Prosper Canada and the Canadian Council on Social Development used a new composite index of household financial health at the neighbourhood level, the Neighbourhood Financial Health Index (NFHI), to examine the financial health and vulnerability of Canadian households across the country’s 35 largest cities.
"Our financial health is heavily influenced by where we live," said Elizabeth Mulholland, CEO of Prosper Canada in the press release.
"Assets and debt, not just incomes, matter when it comes to our overall financial health."
The report indicated that St. John’s, Barrie, Oshawa, Regina, and AbbotsfordMission are cities with good average income, but high debt and low savings. They may be ok financially for now but can be characterized as “living on the edge” because they are highly vulnerable to future interest rate increases and economic downturns.
St. John’s is the only city that performs better than average with respect to income and poverty levels, but also has below-average wealth and above-average debt. This combination leaves households vulnerable to higher interest rates and economic shocks.
Select Quebec cities, as well as Halifax, Peterborough, Thunder Bay, and Windsor, could be characterized as "living challenged," with below-average income, wealth, and debt and higher poverty.
Moncton, Saint John, Belleville, Brantford, and St. Catherine's-Niagara could be described as "living constrained," displaying a similar pattern but with lower than average poverty levels.
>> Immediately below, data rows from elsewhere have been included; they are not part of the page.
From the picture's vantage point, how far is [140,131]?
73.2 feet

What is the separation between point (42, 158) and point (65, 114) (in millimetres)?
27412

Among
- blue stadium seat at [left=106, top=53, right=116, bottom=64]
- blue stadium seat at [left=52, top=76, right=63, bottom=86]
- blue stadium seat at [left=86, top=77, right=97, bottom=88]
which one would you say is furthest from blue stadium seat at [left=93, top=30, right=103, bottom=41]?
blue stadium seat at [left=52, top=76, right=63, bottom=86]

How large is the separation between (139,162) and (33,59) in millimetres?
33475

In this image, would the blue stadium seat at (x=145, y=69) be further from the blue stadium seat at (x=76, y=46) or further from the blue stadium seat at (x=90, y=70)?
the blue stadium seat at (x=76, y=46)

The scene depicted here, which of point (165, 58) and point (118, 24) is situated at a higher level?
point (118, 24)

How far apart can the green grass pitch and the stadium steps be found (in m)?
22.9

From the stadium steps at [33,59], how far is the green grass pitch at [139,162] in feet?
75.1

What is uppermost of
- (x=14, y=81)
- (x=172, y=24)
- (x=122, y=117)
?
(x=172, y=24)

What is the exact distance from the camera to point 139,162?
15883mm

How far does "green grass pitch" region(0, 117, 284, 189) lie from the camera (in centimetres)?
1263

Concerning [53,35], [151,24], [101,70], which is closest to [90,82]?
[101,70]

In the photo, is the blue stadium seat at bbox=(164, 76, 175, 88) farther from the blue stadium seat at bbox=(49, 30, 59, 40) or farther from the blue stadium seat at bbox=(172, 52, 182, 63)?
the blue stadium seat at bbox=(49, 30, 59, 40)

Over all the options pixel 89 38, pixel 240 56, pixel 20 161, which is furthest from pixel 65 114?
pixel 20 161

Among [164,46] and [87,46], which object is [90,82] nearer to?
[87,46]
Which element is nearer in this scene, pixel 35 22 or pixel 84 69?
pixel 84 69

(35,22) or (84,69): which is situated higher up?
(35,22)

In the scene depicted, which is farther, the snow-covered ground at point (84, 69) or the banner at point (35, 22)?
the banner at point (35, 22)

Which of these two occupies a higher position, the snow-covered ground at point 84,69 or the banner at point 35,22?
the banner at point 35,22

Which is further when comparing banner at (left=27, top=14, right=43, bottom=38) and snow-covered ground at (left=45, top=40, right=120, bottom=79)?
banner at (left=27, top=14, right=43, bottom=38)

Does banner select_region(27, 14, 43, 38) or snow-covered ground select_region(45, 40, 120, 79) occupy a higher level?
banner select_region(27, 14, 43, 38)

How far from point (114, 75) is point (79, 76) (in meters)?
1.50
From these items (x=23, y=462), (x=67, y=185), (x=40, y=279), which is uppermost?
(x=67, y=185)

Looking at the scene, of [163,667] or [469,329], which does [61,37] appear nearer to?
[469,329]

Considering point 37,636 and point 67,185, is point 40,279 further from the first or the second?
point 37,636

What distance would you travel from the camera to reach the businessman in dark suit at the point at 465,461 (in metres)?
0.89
Toronto, Vancouver, Calgary, Kelowna, and Guelph could be characterized as "living large" with high income and high wealth but also high debt. Toronto and Vancouver are the most extreme examples, due largely to their elevated real estate and mortgage levels.
Victoria is the only city that performs better than average on all NFHI indicators but one – mortgage debt levels.
“Financial health is not exclusively a question of income,” the report said.
Aided by record-low interest rates, growth in household debt – 8% of indebted Canadians carry 20% of all household debt – has outpaced income growth for many years.
The report also found 19% of Canadians cannot manage a $2,000 emergency expense within 30 days and 41% of Canadians live paycheque to paycheque.
These findings “provide important insight into Canadians' financial health,” said Lucy Becker, IIROC vice-president of public affairs and member education services in the press release.
This is “of great value to regulators, policymakers and those working with Canadians to help them make investment decisions."